A United Nations initiative backed by global experts has set its sights on an ambitious programme to bring an end to the AIDS epidemic by 2030.
The 90-90-90 strategy aims to do this by reaching three targets: 90% of all people with HIV must know their status, 90% of those diagnosed with HIV must receive antiretroviral therapy, and 90% of people receiving antiretroviral therapy must be virally suppressed. When a person is virally suppressed it means the virus in their blood is undetectable. The last goal is informed by evidence that people with a suppressed viral load are less likely to transmit HIV to others.
But a couple of steps still need to be taken before these goals can be met. The first is large scale community based HIV testing that aims to get people tested on an annual basis at the very least. The second is linking testing to care. This is critical because it addresses the gap between a person being diagnosed with HIV to when they start antiretroviral therapy.
The third step is the close monitoring of people taking antiretroviral medication. The World Health Organisation (WHO) recommends viral load testing as the primary method of monitoring people on antiretroviral therapy. Viral load is the measure of the amount of HIV in a person’s blood and is used as a measure of how well a person is responding to HIV treatment. The lower the viral load the better the health outcomes.

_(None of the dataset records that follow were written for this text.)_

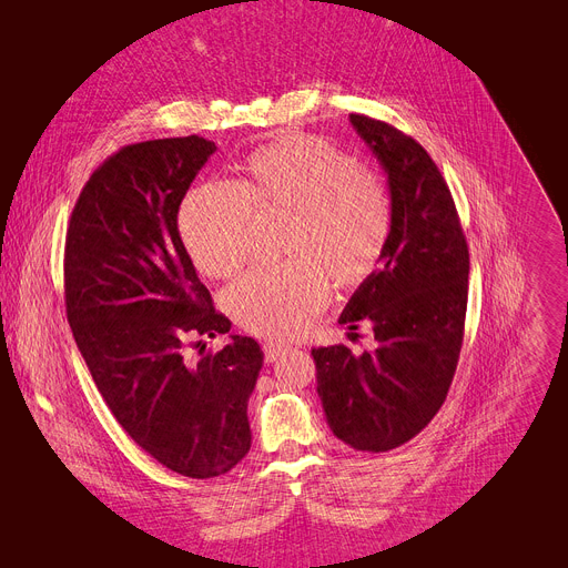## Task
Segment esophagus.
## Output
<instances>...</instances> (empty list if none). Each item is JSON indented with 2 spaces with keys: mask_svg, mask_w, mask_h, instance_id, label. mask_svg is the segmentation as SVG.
Masks as SVG:
<instances>
[{
  "mask_svg": "<svg viewBox=\"0 0 568 568\" xmlns=\"http://www.w3.org/2000/svg\"><path fill=\"white\" fill-rule=\"evenodd\" d=\"M287 349H290V347H287V345H281V343H264V359H266V364L278 362Z\"/></svg>",
  "mask_w": 568,
  "mask_h": 568,
  "instance_id": "1",
  "label": "esophagus"
}]
</instances>
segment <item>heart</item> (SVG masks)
I'll return each instance as SVG.
<instances>
[{"label":"heart","instance_id":"obj_1","mask_svg":"<svg viewBox=\"0 0 568 568\" xmlns=\"http://www.w3.org/2000/svg\"><path fill=\"white\" fill-rule=\"evenodd\" d=\"M251 214H287L281 266L260 268L225 294L244 332L292 341L304 336L336 290L371 278L392 234L394 206L382 176L332 140L285 133L257 146L234 186L193 189L179 209V234L209 278H232L248 260Z\"/></svg>","mask_w":568,"mask_h":568}]
</instances>
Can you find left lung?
Segmentation results:
<instances>
[{
  "instance_id": "8db88e82",
  "label": "left lung",
  "mask_w": 568,
  "mask_h": 568,
  "mask_svg": "<svg viewBox=\"0 0 568 568\" xmlns=\"http://www.w3.org/2000/svg\"><path fill=\"white\" fill-rule=\"evenodd\" d=\"M349 122L389 182L394 221L379 266L338 322L375 347H315L326 424L356 452H392L419 435L449 392L463 347L469 251L442 172L414 138L366 114Z\"/></svg>"
}]
</instances>
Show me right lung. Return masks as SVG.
<instances>
[{"label": "right lung", "mask_w": 568, "mask_h": 568, "mask_svg": "<svg viewBox=\"0 0 568 568\" xmlns=\"http://www.w3.org/2000/svg\"><path fill=\"white\" fill-rule=\"evenodd\" d=\"M216 152L200 135L122 146L89 176L64 248L67 317L99 392L131 439L168 469L212 479L251 449L248 398L264 354L248 336L191 366V338L227 334L176 227Z\"/></svg>", "instance_id": "right-lung-1"}]
</instances>
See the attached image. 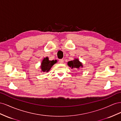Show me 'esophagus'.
Here are the masks:
<instances>
[{"label":"esophagus","mask_w":121,"mask_h":121,"mask_svg":"<svg viewBox=\"0 0 121 121\" xmlns=\"http://www.w3.org/2000/svg\"><path fill=\"white\" fill-rule=\"evenodd\" d=\"M59 63H60V64H62V63H63V62H64V60L63 59H60V60H59Z\"/></svg>","instance_id":"esophagus-1"}]
</instances>
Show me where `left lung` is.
Masks as SVG:
<instances>
[{"label": "left lung", "instance_id": "left-lung-1", "mask_svg": "<svg viewBox=\"0 0 121 121\" xmlns=\"http://www.w3.org/2000/svg\"><path fill=\"white\" fill-rule=\"evenodd\" d=\"M67 65L71 69H74L79 71L80 70L81 68L83 67V65L82 63L79 61L78 58H74V60L68 61L67 62Z\"/></svg>", "mask_w": 121, "mask_h": 121}]
</instances>
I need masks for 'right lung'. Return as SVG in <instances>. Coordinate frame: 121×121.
Segmentation results:
<instances>
[{"label":"right lung","mask_w":121,"mask_h":121,"mask_svg":"<svg viewBox=\"0 0 121 121\" xmlns=\"http://www.w3.org/2000/svg\"><path fill=\"white\" fill-rule=\"evenodd\" d=\"M57 62V61L56 60H55V61L49 60V57H48L44 58L41 61V63L40 66L41 72H49L50 70L52 67L55 63H56Z\"/></svg>","instance_id":"right-lung-1"}]
</instances>
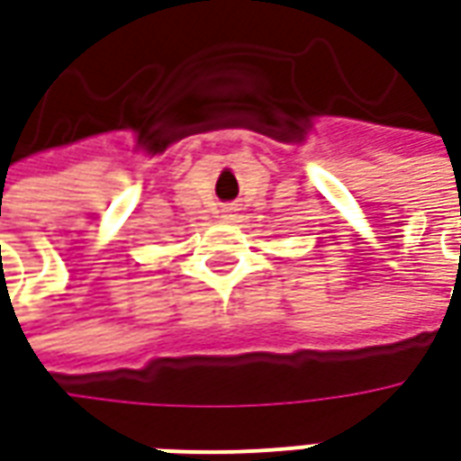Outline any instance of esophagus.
<instances>
[{
  "mask_svg": "<svg viewBox=\"0 0 461 461\" xmlns=\"http://www.w3.org/2000/svg\"><path fill=\"white\" fill-rule=\"evenodd\" d=\"M234 217H237V214H234V210H231V207H224V214H221V220L231 221Z\"/></svg>",
  "mask_w": 461,
  "mask_h": 461,
  "instance_id": "1",
  "label": "esophagus"
}]
</instances>
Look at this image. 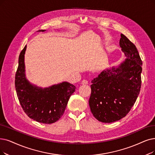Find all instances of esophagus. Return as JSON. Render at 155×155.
I'll list each match as a JSON object with an SVG mask.
<instances>
[{
    "mask_svg": "<svg viewBox=\"0 0 155 155\" xmlns=\"http://www.w3.org/2000/svg\"><path fill=\"white\" fill-rule=\"evenodd\" d=\"M88 84V81H87V80H83L82 81V84Z\"/></svg>",
    "mask_w": 155,
    "mask_h": 155,
    "instance_id": "34e87169",
    "label": "esophagus"
}]
</instances>
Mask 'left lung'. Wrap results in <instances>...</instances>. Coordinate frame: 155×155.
<instances>
[{"mask_svg":"<svg viewBox=\"0 0 155 155\" xmlns=\"http://www.w3.org/2000/svg\"><path fill=\"white\" fill-rule=\"evenodd\" d=\"M120 46L127 58L118 67L104 71L91 81L90 110L102 123L125 117L140 90L142 62L137 49L122 34Z\"/></svg>","mask_w":155,"mask_h":155,"instance_id":"left-lung-1","label":"left lung"}]
</instances>
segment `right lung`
<instances>
[{
	"mask_svg": "<svg viewBox=\"0 0 155 155\" xmlns=\"http://www.w3.org/2000/svg\"><path fill=\"white\" fill-rule=\"evenodd\" d=\"M26 48L27 46L20 54L15 74L17 97L23 111L30 118L39 123L51 124L63 115L70 97L76 88L67 82L45 89L30 84L25 77L24 54Z\"/></svg>",
	"mask_w": 155,
	"mask_h": 155,
	"instance_id": "add662e5",
	"label": "right lung"
}]
</instances>
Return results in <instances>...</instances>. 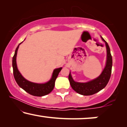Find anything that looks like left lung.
<instances>
[{"mask_svg":"<svg viewBox=\"0 0 127 127\" xmlns=\"http://www.w3.org/2000/svg\"><path fill=\"white\" fill-rule=\"evenodd\" d=\"M105 41L107 51V60L106 66L100 75L93 80L87 83L76 82L71 76L70 72L69 74V80L72 88L76 93L83 95H91L100 91L106 86L110 79L112 73V57L110 53V48L107 43L102 37Z\"/></svg>","mask_w":127,"mask_h":127,"instance_id":"1","label":"left lung"}]
</instances>
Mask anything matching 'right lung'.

WHO guidelines advise that all patients on antiretroviral therapy receive a viral load test at six months and 12 months, and annually thereafter if the patient is stable. But very few patients receive that level of care.
The main barrier is the time it takes to get test results back from laboratories that are often situated great distances from clinics. One way round the problem is to enable viral load testing to take place at primary health care level – what’s known as point-of-care viral load testing. This would be a game changer. Results would be known immediately and health workers could intervene swiftly by evaluating antiretroviral treatments in real time. This would, in turn, improve treatment outcomes.
But achieving this requires innovation. A new approach is being piloted. The idea is to test if point-of-care viral load monitoring is in reach.
Testing
Monitoring the viral loads of people on antiretroviral therapy is an essential part of HIV management. Viral load testing helps doctors determine if a person is taking their medication as prescribed. It also helps to determine if patients are on the correct combination of antiretroviral drugs.
It’s a key part of the arsenal against HIV because research shows that people who are virally suppressed are less likely to pass on the virus to someone else. That makes it a key factor in breaking the cycle of transmission.
The most efficient way of doing this is through point-of-care testing sites. These are based within the community so that patients don’t have to travel long distances to get tests done as well as to receive treatment. This new model is being piloted with the aim of providing convenient access to care for patients.
Currently nearly all viral load testing is conducted in centralised and designated laboratories. This means that there can be lags in getting results back to the field. Patients can wait for weeks.
Laboratory based viral load testing is also expensive. Point-of-care testing is also cheaper than lab-based viral loads: health care workers could do the test rather than highly paid technicians.
Small steps have been made in the direction of enabling viral load monitoring to be done at point of care.
But additional equipment is also needed. Pilots evaluating point-of-care viral load testing are ongoing. A pilot is being run using a portable testing machine – the m-PIMA HIV1/2 – that fits on a desk top and can provide an accurate reading of viral load in under 70 minutes.
The machine is being tested to establish whether it meets WHO standards. Once it is given the stamp of approval by the WHO, ministries of health can start the implementation at all sites.
Closing the gap
All countries still struggling to bring the HIV pandemic under control are focused on achieving the 90-90-90 goals.
South Africa, which still has the biggest HIV epidemic in the world, with 7.9 million people living with HIV, is no exception, and is making significant progress.
It is edging closer to the target of having 90% of people with HIV knowing their status. And it’s made significant progress on the second target that 90% of people with HIV should be on treatment.